There were a few things we identified that excited me. One of the things that I love thinking about is what I’m going to do at Burning Man each year, for gifting. This year, I hit on a really great gifting idea – in a nutshell, I want to make necklaces with a small, beautiful small pouch hanging off of it. The pouch will contain a couple of Burning Man essentials: SPF 15 lip balm, two packets of electrolyte powder, a couple of wet naps, a small sandwich-sized bag (folded up tiny) that can hold some moop, like the used electrolyte powder and wet naps, a couple of handmade charms to gift to someone else or keep and a little card (that I won’t write out until I get there) suggesting a little adventure or certain pieces of art to visit, or maybe inviting the person holding the card to come to my camp and “say the magic password” to do a wine tasting with us (one of my campmates is an absolutely crazy winehound who brings two large wine cellars stocked with absolutely delicious vintages that he gets a group of people together several times a day to sample).
Just writing all that out excites me. The way that each little pouch can be individualized, both inside an out, is really exciting to me. As I sit here writing about it, my mood lifts. I know I’ll seek out working on it as soon as I’m done here.
Perhaps that is the first seed that will help me grow back into myself. What if I were to rearrange how I think about my life right now, talk to Jon, and really reprioritize where my energy is going? Sure, I still need to spend some time doing laundry, and eating, and doing my job. Cleaning the house, opening all the goddamn mail, and paying the bills/balancing the budget.
But how much of that could Jon take over temporarily or perhaps, we could do together, rather than it falling on me?

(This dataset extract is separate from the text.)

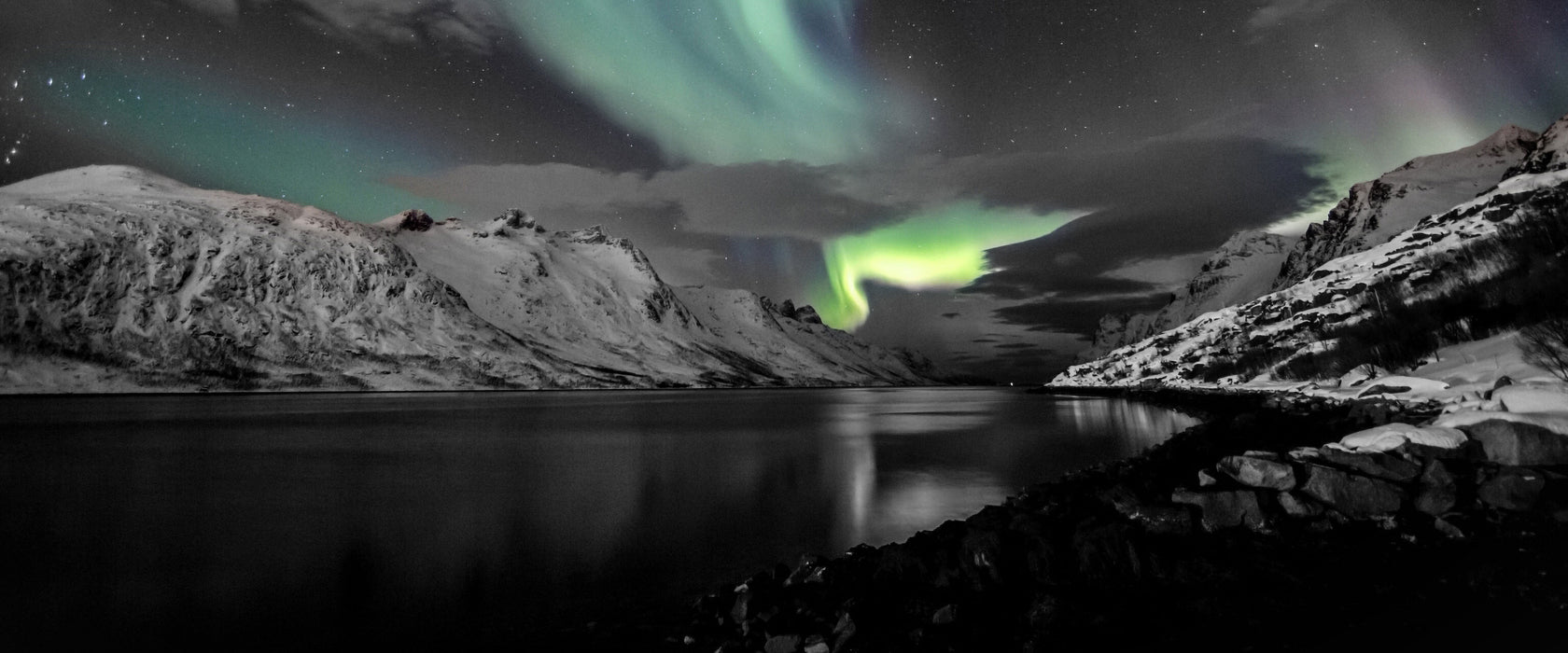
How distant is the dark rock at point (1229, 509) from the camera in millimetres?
13133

How much of it *really* needs to be done. Sure, we feel strongly about shredding our mail to help prevent identity theft, but what if we start shredding whole envelopes instead of carefully separating out the stuff does doesn’t need to be shredded? It’ll be more wear & tear on the blades, but oiling them more will be much faster and easier than being so persnickity about picking apart the papers.

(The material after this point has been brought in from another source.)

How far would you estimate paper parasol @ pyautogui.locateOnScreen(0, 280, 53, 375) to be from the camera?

What other things could we do, to eliminate or reduce a lot of the responsible, yet soul-grinding activities that eat up daily life, so I can carve out more time to do things that help me feel a little more positive and engaged in my life? And how do I figure out what those things would be?
I don’t yet know the answers to those things, but thinking along these lines feels like a step in the right direction. It’s still hard. I still feel…like I’m going through the motions. But if I’m going through the motions, they might as well be more enjoyable ones.